WORK TO COMPLETE:
Please repeat, from the entries that follow, the lines from the one containing "genus: Trichosurus" through the one containing "scientific name: Puma concolor" exactly, adding nothing.
*** Begin section ***
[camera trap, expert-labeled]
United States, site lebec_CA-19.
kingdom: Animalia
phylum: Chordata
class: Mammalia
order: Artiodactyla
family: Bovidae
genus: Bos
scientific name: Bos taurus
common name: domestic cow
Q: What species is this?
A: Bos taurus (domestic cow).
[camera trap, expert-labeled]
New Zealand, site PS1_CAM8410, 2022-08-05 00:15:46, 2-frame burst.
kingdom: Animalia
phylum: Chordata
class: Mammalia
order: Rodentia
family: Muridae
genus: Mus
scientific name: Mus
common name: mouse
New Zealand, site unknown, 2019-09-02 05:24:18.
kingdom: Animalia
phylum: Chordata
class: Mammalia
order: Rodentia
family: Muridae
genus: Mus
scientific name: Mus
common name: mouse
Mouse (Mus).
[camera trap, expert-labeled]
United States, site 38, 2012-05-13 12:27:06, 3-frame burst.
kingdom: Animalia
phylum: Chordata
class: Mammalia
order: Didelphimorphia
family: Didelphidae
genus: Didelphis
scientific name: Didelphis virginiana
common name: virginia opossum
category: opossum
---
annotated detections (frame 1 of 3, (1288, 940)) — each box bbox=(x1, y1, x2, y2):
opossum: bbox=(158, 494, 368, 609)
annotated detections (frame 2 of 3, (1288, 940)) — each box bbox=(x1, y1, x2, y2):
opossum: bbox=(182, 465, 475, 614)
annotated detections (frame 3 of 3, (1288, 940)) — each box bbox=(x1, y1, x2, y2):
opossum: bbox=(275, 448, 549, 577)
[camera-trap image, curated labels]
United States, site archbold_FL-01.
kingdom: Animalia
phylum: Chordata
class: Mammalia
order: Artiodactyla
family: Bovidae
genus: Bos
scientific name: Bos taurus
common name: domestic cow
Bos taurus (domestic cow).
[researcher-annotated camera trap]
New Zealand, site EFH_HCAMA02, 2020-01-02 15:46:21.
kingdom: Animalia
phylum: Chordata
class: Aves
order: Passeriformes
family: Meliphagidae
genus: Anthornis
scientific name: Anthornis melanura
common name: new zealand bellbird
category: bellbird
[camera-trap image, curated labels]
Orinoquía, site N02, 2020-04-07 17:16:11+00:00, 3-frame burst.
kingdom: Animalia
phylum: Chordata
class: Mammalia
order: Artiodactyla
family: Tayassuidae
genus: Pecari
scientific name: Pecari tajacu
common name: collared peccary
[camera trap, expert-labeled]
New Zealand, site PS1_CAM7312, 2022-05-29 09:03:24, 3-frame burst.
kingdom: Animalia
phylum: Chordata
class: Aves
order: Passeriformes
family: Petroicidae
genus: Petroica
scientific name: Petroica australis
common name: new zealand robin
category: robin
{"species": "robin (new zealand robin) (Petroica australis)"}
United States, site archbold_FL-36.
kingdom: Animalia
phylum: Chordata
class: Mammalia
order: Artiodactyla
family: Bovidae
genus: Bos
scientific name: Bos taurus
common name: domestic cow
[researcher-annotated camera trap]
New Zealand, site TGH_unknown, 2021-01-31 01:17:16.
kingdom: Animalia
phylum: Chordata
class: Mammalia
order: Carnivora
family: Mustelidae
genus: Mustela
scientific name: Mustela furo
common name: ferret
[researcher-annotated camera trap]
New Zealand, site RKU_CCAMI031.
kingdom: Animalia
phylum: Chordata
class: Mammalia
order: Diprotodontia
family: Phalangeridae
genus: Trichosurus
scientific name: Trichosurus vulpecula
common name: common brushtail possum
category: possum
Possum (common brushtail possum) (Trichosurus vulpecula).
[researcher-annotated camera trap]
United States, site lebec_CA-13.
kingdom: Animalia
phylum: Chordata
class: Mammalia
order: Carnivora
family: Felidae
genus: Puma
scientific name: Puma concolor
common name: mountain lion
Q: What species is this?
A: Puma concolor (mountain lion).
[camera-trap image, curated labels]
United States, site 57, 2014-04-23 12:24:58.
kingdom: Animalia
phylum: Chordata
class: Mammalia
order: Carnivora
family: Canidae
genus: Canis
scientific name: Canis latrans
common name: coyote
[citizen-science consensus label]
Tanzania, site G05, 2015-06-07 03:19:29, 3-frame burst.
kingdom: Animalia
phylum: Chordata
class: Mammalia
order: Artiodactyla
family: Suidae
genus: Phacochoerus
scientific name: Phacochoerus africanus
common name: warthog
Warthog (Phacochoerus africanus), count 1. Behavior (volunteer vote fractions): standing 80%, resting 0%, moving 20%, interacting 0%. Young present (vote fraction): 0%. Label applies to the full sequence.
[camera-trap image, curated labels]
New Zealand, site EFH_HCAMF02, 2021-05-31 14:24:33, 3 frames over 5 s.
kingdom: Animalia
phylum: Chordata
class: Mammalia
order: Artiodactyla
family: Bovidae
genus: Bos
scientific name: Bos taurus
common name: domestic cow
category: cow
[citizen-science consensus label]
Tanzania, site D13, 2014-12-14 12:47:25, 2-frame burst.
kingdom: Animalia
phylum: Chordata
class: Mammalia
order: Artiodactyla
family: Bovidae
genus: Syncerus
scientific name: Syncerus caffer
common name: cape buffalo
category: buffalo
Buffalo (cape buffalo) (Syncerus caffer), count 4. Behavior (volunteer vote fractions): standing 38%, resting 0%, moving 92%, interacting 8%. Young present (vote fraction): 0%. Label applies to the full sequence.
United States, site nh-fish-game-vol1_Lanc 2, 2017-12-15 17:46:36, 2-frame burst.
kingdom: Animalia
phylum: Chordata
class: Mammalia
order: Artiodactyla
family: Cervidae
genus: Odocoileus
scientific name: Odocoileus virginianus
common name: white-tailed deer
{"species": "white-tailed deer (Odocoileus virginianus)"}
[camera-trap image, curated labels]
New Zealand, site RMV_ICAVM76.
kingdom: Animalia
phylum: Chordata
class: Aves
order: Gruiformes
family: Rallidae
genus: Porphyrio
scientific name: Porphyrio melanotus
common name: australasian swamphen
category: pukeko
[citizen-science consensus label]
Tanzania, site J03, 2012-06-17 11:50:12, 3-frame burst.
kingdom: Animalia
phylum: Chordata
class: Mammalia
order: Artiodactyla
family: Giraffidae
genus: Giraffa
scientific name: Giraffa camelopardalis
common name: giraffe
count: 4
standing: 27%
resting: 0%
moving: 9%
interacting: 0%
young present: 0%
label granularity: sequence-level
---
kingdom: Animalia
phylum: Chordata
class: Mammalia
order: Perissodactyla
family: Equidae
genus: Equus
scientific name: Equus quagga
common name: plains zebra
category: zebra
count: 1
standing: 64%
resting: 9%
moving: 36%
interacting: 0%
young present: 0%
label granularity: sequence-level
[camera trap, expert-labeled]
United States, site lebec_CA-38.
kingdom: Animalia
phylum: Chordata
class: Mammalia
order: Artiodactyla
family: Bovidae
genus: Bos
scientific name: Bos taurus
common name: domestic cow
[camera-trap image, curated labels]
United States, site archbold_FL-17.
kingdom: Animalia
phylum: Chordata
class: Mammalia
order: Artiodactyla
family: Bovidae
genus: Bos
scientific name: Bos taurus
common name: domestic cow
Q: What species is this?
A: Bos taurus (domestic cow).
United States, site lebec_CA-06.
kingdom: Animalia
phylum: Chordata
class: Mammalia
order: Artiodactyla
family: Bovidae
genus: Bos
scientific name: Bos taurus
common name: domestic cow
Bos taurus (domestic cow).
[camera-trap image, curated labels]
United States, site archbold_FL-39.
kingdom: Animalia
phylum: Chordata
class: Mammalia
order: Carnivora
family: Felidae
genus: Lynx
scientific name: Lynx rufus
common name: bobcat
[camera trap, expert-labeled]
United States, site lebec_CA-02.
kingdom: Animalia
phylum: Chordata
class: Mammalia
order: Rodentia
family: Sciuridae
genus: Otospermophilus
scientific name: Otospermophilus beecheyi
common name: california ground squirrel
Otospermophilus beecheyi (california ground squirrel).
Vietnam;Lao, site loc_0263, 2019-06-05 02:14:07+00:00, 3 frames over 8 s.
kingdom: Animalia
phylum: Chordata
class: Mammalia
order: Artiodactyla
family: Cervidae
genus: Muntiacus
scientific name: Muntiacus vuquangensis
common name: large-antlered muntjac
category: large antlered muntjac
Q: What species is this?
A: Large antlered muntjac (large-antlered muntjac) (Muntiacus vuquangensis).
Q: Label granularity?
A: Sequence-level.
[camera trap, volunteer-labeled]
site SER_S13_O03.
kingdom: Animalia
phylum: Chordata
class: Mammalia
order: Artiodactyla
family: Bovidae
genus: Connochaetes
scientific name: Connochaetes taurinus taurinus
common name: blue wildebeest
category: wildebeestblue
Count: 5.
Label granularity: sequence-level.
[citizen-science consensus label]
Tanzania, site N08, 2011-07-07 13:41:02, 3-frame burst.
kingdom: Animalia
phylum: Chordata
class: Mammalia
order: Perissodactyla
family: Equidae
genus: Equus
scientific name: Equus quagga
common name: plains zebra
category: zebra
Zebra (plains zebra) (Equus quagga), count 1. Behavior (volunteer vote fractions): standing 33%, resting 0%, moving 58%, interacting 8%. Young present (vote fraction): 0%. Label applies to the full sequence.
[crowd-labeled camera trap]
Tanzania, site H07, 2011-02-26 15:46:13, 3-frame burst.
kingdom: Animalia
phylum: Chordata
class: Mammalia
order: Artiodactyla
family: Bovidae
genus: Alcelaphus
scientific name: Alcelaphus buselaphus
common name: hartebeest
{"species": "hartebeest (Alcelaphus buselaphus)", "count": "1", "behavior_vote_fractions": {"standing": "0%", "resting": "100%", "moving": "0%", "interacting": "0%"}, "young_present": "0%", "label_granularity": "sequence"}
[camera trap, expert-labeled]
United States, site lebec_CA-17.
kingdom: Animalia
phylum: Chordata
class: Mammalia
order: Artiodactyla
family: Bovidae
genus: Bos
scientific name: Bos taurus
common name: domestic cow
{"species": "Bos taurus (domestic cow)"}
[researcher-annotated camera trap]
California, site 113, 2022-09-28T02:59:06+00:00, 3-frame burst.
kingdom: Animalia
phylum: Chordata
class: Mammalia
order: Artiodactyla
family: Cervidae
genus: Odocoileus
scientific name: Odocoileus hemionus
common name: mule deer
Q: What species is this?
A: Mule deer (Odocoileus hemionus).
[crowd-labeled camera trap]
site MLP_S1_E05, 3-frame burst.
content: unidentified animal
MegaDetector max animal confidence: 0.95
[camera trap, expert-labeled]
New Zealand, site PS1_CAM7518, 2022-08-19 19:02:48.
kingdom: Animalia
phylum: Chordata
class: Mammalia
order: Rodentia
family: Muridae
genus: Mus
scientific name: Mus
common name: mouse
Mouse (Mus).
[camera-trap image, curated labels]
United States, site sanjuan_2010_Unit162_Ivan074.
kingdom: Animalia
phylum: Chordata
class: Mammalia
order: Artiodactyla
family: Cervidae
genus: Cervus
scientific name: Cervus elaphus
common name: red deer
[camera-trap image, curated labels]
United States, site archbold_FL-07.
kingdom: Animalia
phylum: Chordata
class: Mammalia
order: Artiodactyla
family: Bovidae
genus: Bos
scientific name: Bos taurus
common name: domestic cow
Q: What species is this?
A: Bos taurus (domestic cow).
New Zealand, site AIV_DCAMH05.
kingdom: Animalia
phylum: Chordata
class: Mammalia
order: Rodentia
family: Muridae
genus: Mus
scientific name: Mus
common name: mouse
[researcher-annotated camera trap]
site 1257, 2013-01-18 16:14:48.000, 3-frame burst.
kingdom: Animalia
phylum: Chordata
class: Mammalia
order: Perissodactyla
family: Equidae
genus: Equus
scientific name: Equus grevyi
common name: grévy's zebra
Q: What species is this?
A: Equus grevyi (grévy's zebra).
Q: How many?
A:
*** End section ***
OUTPUT OF THE EXERCISE:
genus: Trichosurus
scientific name: Trichosurus vulpecula
common name: common brushtail possum
category: possum
Possum (common brushtail possum) (Trichosurus vulpecula).
[researcher-annotated camera trap]
United States, site lebec_CA-13.
kingdom: Animalia
phylum: Chordata
class: Mammalia
order: Carnivora
family: Felidae
genus: Puma
scientific name: Puma concolor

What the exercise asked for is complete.